## SET EXERCISE A
Locate each line of the entries below that contains the string "located", and copy those lines.

## PAGE
--------------------

Lessons with the Yogi Lama: How to be a team with biomom

 

Hello. Guten Tag from Germany, Social Stepmom Readers!

This might sound too good to be true but I am one of the rare unicorns orbiting in the stepmom galaxy, as biomom and I get along. We are not BFF’s braiding our hair and wearing matching jerseys to game days. However, we are always polite and cordial when we see each other be it during pick-ups//drop-offs or school events. We even host birthday parties together. Biomom bakes the cake and biodad, my husband aka Bavarian Babe (BB) and I organize the games.

Just a few weeks ago all three of us attended a parent/teacher conference together.

Can you believe it? We sat in the same classroom, at the same time with {our} son and listened as his teacher updated us on his achievements, progress and next steps. After the conference, BB and I hugged {our} little boy lama goodbye, smiled, and waved as he drove home with biomom.

My goal in writing this blog is not to make other stepmoms who perhaps may not have such an ideal relationship with biomom feel frustrated or even jealous. Instead, my mission is to inspire you and provide realistic, practical strategies and small steps that hopefully with help all {step} families find a nice balance between kindness and respect.

We have found a way to put the kids interests first - that sounds easier said than done, right? It is not easy. To me, the effortless thing is to feel irked (maybe even resentful?) and give up.

It can be really hard to be a well-blended family.

A stepmom that gets along with a biomom takes patience and dedication to a higher cause. I like thinking about this from a 'team' perspective.

--------------------

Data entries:
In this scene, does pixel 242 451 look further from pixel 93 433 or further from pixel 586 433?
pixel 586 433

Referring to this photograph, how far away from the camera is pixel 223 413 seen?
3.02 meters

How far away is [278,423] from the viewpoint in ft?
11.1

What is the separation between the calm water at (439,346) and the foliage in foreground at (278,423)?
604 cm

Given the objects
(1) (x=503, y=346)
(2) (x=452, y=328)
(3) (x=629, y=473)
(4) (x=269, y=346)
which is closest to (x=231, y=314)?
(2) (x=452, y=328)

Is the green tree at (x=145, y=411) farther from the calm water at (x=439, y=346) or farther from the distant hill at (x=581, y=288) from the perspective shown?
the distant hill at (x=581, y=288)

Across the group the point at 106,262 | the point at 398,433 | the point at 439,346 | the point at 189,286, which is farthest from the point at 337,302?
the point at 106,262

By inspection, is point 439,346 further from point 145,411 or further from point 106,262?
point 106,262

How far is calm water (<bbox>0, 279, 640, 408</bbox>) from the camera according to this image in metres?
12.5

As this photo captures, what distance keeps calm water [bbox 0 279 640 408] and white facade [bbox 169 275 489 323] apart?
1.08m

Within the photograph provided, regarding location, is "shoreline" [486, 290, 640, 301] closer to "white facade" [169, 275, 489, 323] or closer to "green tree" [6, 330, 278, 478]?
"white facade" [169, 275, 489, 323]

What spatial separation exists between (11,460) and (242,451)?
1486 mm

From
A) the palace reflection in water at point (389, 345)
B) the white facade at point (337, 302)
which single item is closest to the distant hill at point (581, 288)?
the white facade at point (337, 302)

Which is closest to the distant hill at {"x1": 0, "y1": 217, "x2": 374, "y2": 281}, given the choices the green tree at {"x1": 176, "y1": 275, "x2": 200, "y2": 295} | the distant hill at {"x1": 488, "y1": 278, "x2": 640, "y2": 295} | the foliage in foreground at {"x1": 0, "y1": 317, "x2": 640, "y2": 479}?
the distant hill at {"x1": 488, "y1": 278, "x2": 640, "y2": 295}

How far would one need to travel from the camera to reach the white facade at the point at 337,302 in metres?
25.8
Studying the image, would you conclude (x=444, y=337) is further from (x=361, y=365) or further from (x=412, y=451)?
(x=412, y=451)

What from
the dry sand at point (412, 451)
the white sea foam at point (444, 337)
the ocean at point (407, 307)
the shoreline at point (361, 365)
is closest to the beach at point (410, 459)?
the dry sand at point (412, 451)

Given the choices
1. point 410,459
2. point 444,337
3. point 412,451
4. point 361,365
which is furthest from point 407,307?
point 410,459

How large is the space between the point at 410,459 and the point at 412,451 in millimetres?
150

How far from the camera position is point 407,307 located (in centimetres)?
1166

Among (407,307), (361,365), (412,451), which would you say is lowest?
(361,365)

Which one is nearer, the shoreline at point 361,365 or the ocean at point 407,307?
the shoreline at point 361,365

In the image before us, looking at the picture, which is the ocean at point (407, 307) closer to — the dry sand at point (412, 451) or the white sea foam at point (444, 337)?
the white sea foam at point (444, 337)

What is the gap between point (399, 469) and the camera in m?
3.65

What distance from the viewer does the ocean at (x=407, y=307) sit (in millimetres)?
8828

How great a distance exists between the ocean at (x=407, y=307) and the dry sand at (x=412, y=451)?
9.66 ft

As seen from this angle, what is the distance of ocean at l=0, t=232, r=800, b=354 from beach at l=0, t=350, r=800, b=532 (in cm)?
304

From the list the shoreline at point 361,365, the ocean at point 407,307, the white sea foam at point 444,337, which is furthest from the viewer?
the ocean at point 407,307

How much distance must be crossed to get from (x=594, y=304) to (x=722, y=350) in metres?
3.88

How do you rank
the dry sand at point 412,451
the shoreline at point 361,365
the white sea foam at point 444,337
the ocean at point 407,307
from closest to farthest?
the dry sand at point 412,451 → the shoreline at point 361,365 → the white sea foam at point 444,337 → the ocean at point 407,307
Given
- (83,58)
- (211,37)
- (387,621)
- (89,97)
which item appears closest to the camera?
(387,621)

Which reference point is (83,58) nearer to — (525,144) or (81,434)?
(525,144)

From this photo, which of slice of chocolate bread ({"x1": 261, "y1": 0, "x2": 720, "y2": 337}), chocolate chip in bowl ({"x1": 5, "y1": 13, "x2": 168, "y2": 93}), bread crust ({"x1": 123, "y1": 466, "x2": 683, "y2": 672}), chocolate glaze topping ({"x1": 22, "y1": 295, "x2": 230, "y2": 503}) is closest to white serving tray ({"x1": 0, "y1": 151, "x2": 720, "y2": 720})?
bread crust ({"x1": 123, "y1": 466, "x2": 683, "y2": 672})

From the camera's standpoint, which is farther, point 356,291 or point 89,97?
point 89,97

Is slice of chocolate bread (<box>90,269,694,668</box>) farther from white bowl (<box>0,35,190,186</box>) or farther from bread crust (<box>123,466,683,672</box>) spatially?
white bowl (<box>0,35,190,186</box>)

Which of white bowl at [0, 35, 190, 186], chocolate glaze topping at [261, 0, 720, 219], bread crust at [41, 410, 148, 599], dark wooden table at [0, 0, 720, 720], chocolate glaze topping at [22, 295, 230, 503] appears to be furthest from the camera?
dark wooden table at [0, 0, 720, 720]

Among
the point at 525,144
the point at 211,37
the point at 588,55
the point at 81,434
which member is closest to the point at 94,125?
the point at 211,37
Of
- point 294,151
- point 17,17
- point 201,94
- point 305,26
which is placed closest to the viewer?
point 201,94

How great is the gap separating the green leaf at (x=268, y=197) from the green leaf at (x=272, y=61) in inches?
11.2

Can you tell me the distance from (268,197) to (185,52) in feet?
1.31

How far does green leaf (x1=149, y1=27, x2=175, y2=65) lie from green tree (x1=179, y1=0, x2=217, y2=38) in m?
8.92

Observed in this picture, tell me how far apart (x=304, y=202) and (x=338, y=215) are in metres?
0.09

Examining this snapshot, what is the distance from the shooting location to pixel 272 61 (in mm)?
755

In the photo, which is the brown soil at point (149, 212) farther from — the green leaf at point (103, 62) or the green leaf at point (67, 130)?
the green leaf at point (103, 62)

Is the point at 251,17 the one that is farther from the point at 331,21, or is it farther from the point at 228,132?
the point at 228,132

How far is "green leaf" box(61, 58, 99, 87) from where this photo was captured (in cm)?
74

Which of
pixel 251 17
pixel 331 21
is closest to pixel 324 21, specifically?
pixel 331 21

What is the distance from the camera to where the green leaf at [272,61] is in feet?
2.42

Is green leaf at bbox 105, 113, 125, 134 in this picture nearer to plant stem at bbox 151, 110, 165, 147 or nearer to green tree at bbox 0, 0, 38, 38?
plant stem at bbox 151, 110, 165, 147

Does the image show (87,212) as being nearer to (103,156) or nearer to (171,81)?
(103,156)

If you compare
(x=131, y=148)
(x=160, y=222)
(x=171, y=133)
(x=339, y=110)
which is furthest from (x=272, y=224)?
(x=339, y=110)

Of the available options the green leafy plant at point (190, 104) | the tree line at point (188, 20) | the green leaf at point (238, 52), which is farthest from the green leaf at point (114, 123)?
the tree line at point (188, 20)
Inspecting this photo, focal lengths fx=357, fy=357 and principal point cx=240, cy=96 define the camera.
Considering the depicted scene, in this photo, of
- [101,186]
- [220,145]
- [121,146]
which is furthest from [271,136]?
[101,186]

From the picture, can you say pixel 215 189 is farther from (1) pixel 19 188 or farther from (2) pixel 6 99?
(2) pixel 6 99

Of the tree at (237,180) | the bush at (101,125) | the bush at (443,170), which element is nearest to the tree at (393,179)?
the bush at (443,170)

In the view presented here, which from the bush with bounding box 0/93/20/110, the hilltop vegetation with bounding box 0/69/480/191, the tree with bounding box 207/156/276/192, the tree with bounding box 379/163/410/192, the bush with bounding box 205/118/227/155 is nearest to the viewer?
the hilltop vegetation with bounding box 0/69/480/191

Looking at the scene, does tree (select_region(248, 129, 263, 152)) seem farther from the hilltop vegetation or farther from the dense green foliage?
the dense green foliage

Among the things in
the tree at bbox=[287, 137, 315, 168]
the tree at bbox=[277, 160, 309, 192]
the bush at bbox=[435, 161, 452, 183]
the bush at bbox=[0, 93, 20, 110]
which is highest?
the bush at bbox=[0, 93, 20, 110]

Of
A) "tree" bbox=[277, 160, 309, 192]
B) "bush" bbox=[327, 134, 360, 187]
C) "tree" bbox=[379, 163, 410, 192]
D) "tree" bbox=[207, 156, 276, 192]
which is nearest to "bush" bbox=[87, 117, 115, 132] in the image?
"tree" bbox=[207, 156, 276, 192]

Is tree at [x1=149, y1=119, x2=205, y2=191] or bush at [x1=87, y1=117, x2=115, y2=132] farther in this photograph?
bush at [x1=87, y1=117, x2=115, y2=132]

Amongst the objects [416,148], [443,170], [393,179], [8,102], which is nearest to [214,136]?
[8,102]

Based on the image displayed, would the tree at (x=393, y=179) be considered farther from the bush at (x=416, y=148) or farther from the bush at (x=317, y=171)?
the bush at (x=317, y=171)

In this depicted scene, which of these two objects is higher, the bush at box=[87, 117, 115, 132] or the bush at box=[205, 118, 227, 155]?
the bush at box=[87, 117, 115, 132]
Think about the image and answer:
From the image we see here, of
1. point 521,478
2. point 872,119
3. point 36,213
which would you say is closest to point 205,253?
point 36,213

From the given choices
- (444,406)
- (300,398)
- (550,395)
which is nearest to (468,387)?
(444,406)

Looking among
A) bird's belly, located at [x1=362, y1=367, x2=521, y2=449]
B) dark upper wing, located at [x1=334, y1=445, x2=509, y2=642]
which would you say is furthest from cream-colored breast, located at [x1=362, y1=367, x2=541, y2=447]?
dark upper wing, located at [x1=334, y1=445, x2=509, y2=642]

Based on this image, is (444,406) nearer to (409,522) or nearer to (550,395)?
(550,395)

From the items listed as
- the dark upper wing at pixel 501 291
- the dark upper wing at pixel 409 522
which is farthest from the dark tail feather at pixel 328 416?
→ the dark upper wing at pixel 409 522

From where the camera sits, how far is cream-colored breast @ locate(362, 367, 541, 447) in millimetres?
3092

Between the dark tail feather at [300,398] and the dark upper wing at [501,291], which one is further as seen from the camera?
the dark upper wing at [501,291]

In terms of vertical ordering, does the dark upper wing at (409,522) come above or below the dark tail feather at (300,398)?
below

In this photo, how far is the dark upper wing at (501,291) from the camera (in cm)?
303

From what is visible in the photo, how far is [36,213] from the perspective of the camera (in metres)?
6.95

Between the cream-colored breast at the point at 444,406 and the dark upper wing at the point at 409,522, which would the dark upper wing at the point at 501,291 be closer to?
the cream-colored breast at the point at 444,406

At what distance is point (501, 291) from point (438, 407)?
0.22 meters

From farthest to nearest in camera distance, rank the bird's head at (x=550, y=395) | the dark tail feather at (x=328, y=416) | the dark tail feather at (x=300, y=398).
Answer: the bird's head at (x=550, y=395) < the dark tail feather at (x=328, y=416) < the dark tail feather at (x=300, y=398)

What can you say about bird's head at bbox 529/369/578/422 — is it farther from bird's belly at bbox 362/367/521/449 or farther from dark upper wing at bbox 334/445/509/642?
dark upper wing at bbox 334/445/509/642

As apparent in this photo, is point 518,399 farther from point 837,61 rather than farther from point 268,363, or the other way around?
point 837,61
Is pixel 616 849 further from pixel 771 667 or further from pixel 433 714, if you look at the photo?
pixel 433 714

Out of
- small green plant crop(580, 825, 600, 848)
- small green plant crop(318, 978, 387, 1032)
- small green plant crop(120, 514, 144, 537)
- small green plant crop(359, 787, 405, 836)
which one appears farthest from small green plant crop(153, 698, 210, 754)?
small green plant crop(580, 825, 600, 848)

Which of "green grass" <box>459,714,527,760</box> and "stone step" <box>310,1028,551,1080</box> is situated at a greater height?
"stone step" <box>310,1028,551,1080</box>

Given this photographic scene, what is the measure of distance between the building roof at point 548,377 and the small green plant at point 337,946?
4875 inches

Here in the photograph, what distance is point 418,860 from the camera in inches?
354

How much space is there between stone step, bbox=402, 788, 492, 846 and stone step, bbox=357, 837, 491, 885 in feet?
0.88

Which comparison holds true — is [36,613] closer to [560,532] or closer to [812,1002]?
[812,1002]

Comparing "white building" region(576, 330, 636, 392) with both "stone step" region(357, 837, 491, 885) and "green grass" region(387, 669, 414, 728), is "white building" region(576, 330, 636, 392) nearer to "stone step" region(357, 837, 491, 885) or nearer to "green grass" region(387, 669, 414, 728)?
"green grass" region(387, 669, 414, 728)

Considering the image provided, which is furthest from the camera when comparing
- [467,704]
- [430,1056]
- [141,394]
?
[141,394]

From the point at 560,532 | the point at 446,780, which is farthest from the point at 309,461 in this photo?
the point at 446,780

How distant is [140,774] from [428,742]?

--------------------

## SET EXERCISE B
Supply the next part of the blog post above about being a team with biomom, beginning right after its final sentence.

## EXERCISE OUTPUT A
How far from the camera position is point 407,307 located (in centimetres)?
A) bird's belly, located at [x1=362, y1=367, x2=521, y2=449]
B) dark upper wing, located at [x1=334, y1=445, x2=509, y2=642]
which would you say is furthest from cream-colored breast, located at [x1=362, y1=367, x2=541, y2=447]?
dark upper wing, located at [x1=334, y1=445, x2=509, y2=642]

## EXERCISE OUTPUT B
Once upon a time, I co-coached a varsity boys volleyball team. We practised Tuesdays to Thursdays, 4-6pm and participated in home/away games every weekend from the end of August to mid-November. That is a lot of time spent in the gym, on the road, competing on courts across Europe and all for the greater good of our team. It took us seven long years to finally win the glorious championship title and after so much sweat, grit, and tears our perseverance and dedication paid off. We knew we earned those gold medals and we wore them with pride.

That is how I look at raising children within a blended family. We are a T-E-A-M, no matter what it takes or how hard it gets; we are going to stick together. Our shared purpose is to nurture {our} children to grow up to be well-adjusted, balanced, contributing citizens of the world who treat all people and animals who cross their path with dignity and compassion.

When biomom & stepmom get along it sets up the blended family to see each other as team members who are striving and thriving.

In addition to my experience as a volleyball coach and yoga teacher, I also have close to two decades as a special educator working in international schools. The young people I had the pleasure to teach had all sorts of {special needs} ranging from Cerebral Palsy, being on the Autism spectrum to having an extra chromosome also known as Down's syndrome. My time working with students of determination taught me so much about slowing down, understanding things from a different perspective and smiling through it all.

It is fair to say that I have a very unique perspective on co-parenting. My teaching expertise and years of classroom experience often helping parents, teachers and administrators through sensitive situations and students achieve their goals to the best of their abilities can now be used in my very own home and yours too!

Four ways you can work as a team with biomom

1) Set a stepmom mantra

The yogi in me has years of experience as a long time devotee of this ancient practice.

The first thing I tell a new student is that yoga is not a competition. It does not matter that the person on the mat next to you might be doing the splits and you can barely touch your toes. Focus on your own body, listen and send breath where you need it. Yoga is a journey, each day is different and one’s practice is ever evolving.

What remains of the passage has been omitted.